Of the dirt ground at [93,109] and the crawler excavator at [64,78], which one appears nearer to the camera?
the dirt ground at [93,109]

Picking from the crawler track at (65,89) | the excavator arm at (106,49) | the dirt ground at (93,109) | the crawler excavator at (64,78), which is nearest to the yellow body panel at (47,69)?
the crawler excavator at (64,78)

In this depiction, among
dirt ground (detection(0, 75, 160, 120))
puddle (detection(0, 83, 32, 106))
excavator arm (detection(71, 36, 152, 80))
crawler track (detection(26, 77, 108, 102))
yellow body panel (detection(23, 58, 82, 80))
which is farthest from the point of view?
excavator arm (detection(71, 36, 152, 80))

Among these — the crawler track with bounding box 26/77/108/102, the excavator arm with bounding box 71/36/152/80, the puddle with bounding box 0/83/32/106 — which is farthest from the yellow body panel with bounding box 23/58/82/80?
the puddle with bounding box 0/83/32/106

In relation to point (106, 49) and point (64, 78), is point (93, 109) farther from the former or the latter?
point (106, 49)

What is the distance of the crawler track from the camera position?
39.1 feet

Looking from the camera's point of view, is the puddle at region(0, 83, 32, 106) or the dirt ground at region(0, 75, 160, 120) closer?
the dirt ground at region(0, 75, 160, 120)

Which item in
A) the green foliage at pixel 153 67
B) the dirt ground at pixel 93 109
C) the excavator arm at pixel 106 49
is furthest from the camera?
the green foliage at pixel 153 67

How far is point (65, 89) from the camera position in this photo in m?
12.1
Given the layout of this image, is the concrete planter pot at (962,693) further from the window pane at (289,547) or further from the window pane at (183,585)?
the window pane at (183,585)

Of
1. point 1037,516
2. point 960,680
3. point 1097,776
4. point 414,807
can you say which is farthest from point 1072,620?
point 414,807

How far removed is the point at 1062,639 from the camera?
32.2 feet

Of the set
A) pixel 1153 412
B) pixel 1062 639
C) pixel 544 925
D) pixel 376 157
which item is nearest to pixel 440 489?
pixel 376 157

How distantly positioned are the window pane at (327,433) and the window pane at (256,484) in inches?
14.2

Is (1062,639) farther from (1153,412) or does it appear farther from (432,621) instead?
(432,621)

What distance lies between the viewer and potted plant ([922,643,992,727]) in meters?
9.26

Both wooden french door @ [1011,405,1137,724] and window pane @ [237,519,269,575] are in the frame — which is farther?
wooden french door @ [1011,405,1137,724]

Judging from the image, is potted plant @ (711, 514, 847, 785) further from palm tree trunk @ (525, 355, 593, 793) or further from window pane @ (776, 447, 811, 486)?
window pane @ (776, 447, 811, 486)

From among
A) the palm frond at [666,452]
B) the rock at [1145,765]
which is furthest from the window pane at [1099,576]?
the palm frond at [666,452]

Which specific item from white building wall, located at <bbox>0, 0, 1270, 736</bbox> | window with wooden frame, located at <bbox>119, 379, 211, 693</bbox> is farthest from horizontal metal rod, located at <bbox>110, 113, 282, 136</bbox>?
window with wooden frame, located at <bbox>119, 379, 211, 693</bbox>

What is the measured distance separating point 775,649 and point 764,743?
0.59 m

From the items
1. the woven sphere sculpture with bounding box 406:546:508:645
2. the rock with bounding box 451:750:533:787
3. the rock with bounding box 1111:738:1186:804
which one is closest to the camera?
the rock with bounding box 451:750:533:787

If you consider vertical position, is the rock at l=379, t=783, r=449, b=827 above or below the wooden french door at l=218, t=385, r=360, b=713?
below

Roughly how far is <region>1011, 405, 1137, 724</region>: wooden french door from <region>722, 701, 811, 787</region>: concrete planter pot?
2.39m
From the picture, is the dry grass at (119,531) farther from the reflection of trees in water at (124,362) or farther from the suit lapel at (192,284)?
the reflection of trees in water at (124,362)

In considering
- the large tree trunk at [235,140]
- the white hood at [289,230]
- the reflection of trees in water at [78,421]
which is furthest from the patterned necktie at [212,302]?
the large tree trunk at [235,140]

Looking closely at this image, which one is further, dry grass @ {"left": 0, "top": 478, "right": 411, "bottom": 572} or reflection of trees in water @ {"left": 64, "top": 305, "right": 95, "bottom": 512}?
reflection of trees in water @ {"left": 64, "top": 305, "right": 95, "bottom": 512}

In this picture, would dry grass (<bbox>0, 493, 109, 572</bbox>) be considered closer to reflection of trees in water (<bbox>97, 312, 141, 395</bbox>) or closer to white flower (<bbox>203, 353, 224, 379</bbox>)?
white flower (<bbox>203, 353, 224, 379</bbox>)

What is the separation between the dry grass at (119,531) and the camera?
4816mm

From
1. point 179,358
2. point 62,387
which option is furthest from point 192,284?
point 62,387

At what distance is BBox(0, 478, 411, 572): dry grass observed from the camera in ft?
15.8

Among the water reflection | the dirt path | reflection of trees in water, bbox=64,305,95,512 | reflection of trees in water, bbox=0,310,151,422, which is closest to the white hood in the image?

* _SHORT EXERCISE_: All of the entries need to be reproduced exactly; please write them out.

* _COMPLETED TASK_:
Of the dirt ground at [93,109] and the crawler excavator at [64,78], which one appears nearer to the camera?
the dirt ground at [93,109]

Picking from the crawler track at (65,89) | the excavator arm at (106,49) | the dirt ground at (93,109) | the crawler excavator at (64,78), which is nearest to the yellow body panel at (47,69)?
the crawler excavator at (64,78)

In this depiction, among
dirt ground (detection(0, 75, 160, 120))
puddle (detection(0, 83, 32, 106))
excavator arm (detection(71, 36, 152, 80))
crawler track (detection(26, 77, 108, 102))
yellow body panel (detection(23, 58, 82, 80))
which is farthest from the point of view?
excavator arm (detection(71, 36, 152, 80))

Among these — the crawler track with bounding box 26/77/108/102, the excavator arm with bounding box 71/36/152/80, the puddle with bounding box 0/83/32/106 — which is farthest from the yellow body panel with bounding box 23/58/82/80?
the puddle with bounding box 0/83/32/106

In relation to point (106, 49) and point (64, 78), is point (93, 109) farther from the former or the latter?
point (106, 49)

What is the distance of the crawler track from the camera position?
39.1 feet

Looking from the camera's point of view, is the puddle at region(0, 83, 32, 106) or the dirt ground at region(0, 75, 160, 120) closer?
the dirt ground at region(0, 75, 160, 120)

Which item in
A) the green foliage at pixel 153 67
B) the dirt ground at pixel 93 109
C) the excavator arm at pixel 106 49
is furthest from the camera?
the green foliage at pixel 153 67

How far is point (65, 89) from the camera position in this photo in m?
12.1
Given the layout of this image, is the concrete planter pot at (962,693) further from the window pane at (289,547) or further from the window pane at (183,585)?
the window pane at (183,585)

Of
1. point 1037,516
2. point 960,680
3. point 1097,776
4. point 414,807
can you say which is farthest from point 1072,620?
point 414,807

How far removed is the point at 1062,639 from the camera?
32.2 feet

Of the set
A) pixel 1153 412
B) pixel 1062 639
C) pixel 544 925
D) pixel 376 157
which item is nearest to pixel 440 489?
pixel 376 157

How distantly positioned are the window pane at (327,433) and the window pane at (256,484) in inches?
14.2

Is (1062,639) farther from (1153,412) or does it appear farther from (432,621) instead?
(432,621)

What distance lies between the viewer and potted plant ([922,643,992,727]) in meters?
9.26

Both wooden french door @ [1011,405,1137,724] and window pane @ [237,519,269,575] are in the frame — which is farther?
wooden french door @ [1011,405,1137,724]

Judging from the image, is potted plant @ (711, 514, 847, 785) further from palm tree trunk @ (525, 355, 593, 793) or further from window pane @ (776, 447, 811, 486)?
window pane @ (776, 447, 811, 486)

From among
A) the palm frond at [666,452]
B) the rock at [1145,765]
which is furthest from the window pane at [1099,576]?
the palm frond at [666,452]

Which specific item from white building wall, located at <bbox>0, 0, 1270, 736</bbox> | window with wooden frame, located at <bbox>119, 379, 211, 693</bbox> is farthest from horizontal metal rod, located at <bbox>110, 113, 282, 136</bbox>?
window with wooden frame, located at <bbox>119, 379, 211, 693</bbox>

What is the measured distance separating point 775,649 and point 764,743?
0.59 m

From the items
1. the woven sphere sculpture with bounding box 406:546:508:645
2. the rock with bounding box 451:750:533:787
3. the rock with bounding box 1111:738:1186:804
which one is closest to the camera?
the rock with bounding box 451:750:533:787

If you consider vertical position, is the rock at l=379, t=783, r=449, b=827 above or below the wooden french door at l=218, t=385, r=360, b=713?
below

Roughly how far is <region>1011, 405, 1137, 724</region>: wooden french door from <region>722, 701, 811, 787</region>: concrete planter pot?
2.39m
From the picture, is the dry grass at (119,531) farther from the reflection of trees in water at (124,362) or farther from the suit lapel at (192,284)?
the reflection of trees in water at (124,362)

In considering
- the large tree trunk at [235,140]
- the white hood at [289,230]
- the reflection of trees in water at [78,421]
which is furthest from the patterned necktie at [212,302]?
the large tree trunk at [235,140]

Looking closely at this image, which one is further, dry grass @ {"left": 0, "top": 478, "right": 411, "bottom": 572} or reflection of trees in water @ {"left": 64, "top": 305, "right": 95, "bottom": 512}?
reflection of trees in water @ {"left": 64, "top": 305, "right": 95, "bottom": 512}

In this picture, would dry grass (<bbox>0, 493, 109, 572</bbox>) be considered closer to reflection of trees in water (<bbox>97, 312, 141, 395</bbox>) or closer to white flower (<bbox>203, 353, 224, 379</bbox>)?
white flower (<bbox>203, 353, 224, 379</bbox>)

What is the separation between the dry grass at (119,531) and the camera?
4816mm

From
1. point 179,358
2. point 62,387
which option is furthest from point 192,284?
point 62,387

At what distance is BBox(0, 478, 411, 572): dry grass observed from the camera in ft?
15.8

Among the water reflection | the dirt path | reflection of trees in water, bbox=64,305,95,512 | reflection of trees in water, bbox=0,310,151,422, which is closest to the white hood in the image?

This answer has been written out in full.